Passage fourni:
***
Verdict
Déplacez le calcul. Conservez ce dont vous avez réellement besoin côté PaaS.
Pour la plupart des équipes, le bon coup n'est pas « quitter DigitalOcean entièrement ». C'est de reconnaître qu'un droplet est une ressource fongible — il n'y a aucune bonne raison côté confidentialité de le conserver sur une plateforme américaine liée à l'identité quand la même forme de calcul est disponible sans KYC à un prix par spec plus bas sous protection constitutionnelle nordique.
***
Entrées extraites:
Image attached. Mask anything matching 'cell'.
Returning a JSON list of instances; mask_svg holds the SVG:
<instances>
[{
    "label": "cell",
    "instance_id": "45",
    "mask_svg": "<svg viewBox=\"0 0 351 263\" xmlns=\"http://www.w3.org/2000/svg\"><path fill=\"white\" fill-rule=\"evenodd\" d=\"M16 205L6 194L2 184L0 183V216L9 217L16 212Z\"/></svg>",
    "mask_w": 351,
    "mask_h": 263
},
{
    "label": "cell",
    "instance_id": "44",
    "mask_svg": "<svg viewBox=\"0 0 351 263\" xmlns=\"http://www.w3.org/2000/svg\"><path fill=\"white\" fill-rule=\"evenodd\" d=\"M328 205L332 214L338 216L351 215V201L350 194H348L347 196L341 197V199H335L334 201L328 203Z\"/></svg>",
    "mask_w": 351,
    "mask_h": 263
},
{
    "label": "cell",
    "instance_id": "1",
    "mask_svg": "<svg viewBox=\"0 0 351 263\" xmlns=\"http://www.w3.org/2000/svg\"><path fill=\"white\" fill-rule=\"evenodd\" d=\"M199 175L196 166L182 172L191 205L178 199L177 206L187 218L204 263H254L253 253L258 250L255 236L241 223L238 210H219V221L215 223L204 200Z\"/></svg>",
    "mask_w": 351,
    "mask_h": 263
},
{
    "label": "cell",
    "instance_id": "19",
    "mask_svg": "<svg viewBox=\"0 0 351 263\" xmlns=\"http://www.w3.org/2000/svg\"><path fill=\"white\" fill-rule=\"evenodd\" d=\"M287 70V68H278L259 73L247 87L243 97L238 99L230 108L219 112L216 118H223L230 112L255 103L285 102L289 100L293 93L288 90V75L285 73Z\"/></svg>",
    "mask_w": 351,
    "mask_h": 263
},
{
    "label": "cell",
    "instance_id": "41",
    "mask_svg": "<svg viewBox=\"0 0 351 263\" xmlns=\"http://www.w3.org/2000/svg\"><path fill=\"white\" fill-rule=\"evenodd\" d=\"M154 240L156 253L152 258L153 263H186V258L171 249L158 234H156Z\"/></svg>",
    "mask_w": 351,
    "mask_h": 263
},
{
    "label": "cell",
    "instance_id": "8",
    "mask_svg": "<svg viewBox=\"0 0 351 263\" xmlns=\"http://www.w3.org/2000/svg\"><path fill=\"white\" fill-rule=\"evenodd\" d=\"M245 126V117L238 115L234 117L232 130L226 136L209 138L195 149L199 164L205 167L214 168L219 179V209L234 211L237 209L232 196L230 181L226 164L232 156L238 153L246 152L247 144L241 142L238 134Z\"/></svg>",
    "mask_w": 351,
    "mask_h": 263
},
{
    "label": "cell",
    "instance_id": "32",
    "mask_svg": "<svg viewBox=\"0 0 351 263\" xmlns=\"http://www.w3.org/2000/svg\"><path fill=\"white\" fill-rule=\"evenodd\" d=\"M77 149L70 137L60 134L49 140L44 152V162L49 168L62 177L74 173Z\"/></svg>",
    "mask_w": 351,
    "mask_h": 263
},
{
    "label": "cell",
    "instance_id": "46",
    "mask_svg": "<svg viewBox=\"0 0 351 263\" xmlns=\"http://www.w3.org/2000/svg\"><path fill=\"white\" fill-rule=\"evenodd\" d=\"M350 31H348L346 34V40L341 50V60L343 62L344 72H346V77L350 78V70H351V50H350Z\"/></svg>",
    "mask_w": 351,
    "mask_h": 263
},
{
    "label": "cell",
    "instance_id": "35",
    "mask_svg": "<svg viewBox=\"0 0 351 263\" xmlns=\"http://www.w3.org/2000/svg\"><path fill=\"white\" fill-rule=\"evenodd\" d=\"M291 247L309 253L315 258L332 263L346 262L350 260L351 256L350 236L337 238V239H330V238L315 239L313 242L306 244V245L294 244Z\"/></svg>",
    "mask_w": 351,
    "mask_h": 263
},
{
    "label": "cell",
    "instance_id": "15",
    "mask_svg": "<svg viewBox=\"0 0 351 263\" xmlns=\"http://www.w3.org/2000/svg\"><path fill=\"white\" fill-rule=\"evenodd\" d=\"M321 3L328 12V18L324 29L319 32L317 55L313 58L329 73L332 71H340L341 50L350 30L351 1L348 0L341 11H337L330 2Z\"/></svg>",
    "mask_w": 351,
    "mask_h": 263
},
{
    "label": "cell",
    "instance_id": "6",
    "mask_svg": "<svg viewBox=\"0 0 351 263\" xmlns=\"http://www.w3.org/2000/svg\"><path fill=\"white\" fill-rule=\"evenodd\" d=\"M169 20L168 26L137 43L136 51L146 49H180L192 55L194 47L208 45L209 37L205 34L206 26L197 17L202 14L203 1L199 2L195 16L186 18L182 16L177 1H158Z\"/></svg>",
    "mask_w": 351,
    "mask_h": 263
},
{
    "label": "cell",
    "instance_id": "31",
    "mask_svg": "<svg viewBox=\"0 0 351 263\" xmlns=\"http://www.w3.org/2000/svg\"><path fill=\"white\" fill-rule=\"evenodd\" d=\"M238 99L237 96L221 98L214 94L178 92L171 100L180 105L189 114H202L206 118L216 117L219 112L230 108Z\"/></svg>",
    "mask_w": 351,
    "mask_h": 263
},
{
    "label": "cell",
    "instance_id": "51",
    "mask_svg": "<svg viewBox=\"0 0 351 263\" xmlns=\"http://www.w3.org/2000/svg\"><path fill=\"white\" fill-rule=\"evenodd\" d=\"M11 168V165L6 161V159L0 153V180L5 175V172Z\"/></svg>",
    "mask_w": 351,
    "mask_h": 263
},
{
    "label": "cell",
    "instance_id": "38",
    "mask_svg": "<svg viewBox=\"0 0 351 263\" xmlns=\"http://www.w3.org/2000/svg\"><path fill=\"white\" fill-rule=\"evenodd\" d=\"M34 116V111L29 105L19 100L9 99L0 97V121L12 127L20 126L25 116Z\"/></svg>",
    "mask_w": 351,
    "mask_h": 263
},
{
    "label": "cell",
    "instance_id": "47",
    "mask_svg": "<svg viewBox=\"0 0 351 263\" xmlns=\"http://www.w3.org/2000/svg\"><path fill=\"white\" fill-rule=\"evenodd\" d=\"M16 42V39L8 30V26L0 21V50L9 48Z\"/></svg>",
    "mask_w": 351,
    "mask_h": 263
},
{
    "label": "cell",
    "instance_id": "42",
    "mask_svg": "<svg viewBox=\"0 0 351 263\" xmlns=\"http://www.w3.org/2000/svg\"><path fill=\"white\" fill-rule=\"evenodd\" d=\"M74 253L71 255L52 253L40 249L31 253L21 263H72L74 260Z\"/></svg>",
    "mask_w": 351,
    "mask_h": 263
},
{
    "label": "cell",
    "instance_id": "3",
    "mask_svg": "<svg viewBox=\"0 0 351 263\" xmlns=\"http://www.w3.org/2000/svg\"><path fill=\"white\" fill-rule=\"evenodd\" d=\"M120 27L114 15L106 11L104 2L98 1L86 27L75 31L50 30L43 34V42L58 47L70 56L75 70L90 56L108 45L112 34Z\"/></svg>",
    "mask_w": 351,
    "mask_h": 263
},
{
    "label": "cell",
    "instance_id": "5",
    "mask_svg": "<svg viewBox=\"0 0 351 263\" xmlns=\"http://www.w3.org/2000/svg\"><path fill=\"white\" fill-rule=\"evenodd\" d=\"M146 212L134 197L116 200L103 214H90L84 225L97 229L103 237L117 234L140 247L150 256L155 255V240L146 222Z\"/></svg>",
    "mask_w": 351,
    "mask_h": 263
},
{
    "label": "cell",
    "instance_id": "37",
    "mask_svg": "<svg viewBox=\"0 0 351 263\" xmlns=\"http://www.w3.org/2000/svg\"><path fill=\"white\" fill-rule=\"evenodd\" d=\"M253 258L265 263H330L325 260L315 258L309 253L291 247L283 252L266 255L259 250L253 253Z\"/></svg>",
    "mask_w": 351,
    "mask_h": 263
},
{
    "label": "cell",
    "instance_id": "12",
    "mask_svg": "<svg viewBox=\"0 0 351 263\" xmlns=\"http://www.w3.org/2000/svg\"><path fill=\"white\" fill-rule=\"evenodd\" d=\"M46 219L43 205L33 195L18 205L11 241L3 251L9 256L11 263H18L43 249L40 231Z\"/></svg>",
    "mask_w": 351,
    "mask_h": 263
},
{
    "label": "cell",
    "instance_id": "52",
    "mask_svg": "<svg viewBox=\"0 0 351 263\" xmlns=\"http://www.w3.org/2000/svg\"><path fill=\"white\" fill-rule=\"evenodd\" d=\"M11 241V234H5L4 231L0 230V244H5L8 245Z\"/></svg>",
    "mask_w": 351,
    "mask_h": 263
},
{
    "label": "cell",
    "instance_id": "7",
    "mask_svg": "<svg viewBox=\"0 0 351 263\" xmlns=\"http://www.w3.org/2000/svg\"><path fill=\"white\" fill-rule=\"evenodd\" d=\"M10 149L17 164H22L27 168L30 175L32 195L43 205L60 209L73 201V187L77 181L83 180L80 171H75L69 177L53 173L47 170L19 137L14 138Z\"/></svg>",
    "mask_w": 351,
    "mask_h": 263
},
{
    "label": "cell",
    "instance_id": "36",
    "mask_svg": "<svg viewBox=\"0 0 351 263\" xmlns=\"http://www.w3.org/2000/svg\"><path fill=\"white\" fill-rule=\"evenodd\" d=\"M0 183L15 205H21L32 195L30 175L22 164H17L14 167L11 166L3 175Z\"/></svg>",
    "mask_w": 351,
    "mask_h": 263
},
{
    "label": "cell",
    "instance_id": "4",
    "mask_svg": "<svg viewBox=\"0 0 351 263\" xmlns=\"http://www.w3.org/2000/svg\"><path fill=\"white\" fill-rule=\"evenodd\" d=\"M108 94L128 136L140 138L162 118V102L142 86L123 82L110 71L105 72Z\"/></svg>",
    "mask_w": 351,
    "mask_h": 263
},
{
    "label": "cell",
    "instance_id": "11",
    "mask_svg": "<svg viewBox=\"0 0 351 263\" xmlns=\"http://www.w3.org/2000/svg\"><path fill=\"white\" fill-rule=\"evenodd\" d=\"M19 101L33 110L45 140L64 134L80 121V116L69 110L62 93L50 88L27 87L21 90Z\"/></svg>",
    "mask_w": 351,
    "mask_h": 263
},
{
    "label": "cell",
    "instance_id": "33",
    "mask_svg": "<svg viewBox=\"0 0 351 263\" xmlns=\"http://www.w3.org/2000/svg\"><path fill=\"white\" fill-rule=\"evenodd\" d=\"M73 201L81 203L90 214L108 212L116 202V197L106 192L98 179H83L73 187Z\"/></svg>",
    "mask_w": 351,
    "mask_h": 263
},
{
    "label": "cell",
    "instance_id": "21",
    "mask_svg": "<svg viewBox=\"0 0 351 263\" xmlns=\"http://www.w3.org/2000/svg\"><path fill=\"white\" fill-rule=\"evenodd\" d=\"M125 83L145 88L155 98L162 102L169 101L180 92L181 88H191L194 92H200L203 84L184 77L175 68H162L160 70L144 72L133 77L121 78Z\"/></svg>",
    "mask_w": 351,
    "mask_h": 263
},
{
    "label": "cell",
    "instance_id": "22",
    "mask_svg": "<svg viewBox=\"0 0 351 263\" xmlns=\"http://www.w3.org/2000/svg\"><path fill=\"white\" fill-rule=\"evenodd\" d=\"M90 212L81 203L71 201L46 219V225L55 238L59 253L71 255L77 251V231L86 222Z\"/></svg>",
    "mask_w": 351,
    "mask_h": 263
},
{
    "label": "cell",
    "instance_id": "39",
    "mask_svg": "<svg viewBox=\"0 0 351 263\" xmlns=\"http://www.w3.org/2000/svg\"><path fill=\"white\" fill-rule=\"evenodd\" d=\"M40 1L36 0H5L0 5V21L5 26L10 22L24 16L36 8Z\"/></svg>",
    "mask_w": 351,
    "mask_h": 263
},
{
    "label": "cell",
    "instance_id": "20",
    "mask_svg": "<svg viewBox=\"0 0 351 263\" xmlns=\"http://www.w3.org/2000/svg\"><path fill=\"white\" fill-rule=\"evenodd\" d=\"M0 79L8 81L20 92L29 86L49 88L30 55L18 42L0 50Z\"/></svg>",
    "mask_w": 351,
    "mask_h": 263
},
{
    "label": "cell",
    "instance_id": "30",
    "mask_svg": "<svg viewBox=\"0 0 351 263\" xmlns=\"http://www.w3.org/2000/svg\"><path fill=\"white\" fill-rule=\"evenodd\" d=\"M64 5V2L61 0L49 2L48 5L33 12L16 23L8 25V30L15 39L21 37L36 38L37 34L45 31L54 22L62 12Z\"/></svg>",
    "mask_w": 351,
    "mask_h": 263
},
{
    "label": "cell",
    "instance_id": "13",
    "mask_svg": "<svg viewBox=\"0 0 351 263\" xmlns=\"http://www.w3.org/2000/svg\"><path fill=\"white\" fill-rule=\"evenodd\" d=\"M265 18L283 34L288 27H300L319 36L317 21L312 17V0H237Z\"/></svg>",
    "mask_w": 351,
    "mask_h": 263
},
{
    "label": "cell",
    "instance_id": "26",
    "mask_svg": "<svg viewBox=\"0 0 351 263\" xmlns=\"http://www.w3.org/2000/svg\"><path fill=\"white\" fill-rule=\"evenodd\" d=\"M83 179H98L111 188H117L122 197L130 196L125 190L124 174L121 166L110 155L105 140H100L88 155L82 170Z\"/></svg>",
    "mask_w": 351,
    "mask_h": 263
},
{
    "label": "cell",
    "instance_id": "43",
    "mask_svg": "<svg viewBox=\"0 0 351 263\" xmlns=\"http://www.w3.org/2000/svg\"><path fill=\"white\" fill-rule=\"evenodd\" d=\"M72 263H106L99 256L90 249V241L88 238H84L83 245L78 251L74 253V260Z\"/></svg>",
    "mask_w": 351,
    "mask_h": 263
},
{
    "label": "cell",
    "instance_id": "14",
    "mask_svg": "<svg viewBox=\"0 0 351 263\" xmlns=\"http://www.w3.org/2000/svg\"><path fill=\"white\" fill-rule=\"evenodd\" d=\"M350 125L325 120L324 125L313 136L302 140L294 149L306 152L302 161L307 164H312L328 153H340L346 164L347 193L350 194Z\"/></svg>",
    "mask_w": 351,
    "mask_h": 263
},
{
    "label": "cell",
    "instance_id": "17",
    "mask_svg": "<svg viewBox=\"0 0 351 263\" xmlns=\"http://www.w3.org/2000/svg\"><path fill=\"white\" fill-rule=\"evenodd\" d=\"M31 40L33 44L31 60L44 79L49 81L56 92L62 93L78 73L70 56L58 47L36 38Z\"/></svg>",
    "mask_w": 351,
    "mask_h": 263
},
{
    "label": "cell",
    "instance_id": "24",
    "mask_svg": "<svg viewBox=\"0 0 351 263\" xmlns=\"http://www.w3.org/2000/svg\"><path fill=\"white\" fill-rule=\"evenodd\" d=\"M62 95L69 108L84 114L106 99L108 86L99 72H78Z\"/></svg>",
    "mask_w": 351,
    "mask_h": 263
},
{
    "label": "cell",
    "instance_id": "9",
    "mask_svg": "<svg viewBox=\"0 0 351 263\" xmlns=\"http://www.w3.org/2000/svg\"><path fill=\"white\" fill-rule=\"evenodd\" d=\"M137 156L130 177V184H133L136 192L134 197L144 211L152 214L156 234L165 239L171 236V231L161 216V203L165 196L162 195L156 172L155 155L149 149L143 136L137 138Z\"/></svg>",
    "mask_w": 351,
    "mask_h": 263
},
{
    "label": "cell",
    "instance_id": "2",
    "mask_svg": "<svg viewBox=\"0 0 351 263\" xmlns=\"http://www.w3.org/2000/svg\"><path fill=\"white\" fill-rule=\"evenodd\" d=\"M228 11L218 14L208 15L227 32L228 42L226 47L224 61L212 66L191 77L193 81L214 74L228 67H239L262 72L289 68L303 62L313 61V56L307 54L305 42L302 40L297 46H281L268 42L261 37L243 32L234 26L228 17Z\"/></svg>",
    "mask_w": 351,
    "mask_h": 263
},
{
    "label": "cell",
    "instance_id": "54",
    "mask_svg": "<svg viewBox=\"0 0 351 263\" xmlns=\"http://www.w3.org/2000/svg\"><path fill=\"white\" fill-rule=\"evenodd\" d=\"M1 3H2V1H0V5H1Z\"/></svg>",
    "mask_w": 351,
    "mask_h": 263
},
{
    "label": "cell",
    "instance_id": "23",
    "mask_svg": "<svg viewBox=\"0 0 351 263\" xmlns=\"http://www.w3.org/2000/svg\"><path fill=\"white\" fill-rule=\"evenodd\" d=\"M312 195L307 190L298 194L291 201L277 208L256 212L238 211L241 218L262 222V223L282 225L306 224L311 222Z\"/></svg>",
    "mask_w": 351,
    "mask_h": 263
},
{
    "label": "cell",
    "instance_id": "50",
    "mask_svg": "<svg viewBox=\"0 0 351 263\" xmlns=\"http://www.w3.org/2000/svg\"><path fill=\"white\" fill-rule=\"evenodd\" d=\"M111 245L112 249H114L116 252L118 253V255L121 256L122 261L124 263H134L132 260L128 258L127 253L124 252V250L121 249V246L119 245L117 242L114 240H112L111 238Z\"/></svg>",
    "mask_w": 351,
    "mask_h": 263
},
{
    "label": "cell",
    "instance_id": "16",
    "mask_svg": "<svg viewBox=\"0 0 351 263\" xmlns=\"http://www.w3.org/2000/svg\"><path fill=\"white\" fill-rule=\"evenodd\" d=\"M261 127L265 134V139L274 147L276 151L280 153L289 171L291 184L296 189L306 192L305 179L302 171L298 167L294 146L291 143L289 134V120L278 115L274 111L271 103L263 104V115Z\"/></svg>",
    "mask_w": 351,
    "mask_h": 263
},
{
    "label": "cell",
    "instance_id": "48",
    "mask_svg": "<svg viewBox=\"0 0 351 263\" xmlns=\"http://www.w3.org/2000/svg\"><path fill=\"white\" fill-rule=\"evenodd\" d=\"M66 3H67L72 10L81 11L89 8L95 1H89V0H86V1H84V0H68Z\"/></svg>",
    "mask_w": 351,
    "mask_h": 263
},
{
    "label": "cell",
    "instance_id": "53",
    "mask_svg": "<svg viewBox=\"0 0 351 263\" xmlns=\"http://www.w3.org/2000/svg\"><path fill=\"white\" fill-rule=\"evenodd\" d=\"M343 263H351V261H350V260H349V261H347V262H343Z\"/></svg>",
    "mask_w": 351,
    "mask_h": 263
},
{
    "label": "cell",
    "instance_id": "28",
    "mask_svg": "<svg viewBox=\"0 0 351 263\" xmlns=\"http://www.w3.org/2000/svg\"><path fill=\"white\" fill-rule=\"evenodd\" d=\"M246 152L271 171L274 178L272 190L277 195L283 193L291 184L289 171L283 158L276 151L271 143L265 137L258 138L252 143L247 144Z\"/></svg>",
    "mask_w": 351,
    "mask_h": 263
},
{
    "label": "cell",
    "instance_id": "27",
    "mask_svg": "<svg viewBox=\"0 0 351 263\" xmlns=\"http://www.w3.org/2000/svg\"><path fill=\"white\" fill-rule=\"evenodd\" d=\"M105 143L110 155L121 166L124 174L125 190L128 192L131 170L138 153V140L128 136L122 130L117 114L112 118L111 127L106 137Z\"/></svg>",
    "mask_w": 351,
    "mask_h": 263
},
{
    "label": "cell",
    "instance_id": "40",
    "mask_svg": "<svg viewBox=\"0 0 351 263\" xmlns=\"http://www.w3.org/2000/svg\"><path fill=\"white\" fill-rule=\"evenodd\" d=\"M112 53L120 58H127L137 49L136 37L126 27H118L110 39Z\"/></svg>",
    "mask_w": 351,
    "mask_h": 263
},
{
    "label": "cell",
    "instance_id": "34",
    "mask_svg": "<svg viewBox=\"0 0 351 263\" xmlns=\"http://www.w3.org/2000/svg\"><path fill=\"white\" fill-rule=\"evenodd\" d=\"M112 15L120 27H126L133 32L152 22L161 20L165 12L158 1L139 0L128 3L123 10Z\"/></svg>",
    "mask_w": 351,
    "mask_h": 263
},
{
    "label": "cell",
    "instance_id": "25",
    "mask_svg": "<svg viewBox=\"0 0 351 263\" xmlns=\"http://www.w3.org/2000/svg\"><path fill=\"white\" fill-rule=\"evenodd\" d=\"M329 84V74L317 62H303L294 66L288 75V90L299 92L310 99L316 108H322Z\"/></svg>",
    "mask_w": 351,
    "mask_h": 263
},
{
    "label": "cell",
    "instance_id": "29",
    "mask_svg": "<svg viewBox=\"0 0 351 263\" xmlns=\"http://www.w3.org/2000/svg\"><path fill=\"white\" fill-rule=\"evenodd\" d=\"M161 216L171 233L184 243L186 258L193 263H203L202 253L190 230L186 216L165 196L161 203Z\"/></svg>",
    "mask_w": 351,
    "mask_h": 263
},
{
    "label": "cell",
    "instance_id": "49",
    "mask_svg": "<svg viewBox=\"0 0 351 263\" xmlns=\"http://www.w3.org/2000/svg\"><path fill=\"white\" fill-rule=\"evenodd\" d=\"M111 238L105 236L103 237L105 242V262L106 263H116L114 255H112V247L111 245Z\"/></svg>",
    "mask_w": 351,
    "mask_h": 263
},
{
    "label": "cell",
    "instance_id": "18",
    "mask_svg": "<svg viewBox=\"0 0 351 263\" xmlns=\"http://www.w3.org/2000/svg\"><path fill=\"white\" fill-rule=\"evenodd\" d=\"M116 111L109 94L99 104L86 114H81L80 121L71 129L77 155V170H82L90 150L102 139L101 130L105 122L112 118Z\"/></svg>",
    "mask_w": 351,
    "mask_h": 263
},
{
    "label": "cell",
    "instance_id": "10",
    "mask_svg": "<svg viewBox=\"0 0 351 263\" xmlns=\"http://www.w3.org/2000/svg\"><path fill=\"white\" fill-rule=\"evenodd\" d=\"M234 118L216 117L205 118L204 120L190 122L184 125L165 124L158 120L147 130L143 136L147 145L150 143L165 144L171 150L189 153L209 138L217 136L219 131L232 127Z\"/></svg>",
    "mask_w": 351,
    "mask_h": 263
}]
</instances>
***
Tâche à faire: Reprenez le texte sur le départ de DigitalOcean juste après sa dernière phrase.

Réponse ci-dessous:
Déplacez le calcul. Si vous dépendez de Managed Postgres, Spaces ou App Platform, gardez-les sur DigitalOcean pour l'instant — il n'existe pas d'équivalent services managés sur NordBastion, par doctrine. À mesure que votre stack passe de « PaaS-partout » à « infrastructure-que-je-possède », le pont se raccourcit ; certaines équipes terminent le déplacement en un trimestre, d'autres maintiennent un hybride indéfiniment.
NordBastion ne sera pas tout ce qu'est DigitalOcean. Ce sera un droplet plus rapide, moins cher, sans KYC, ancré dans l'un des quatre régimes légaux nordiques avec un canary publié, et c'est exactement la partie pour laquelle vous êtes venu.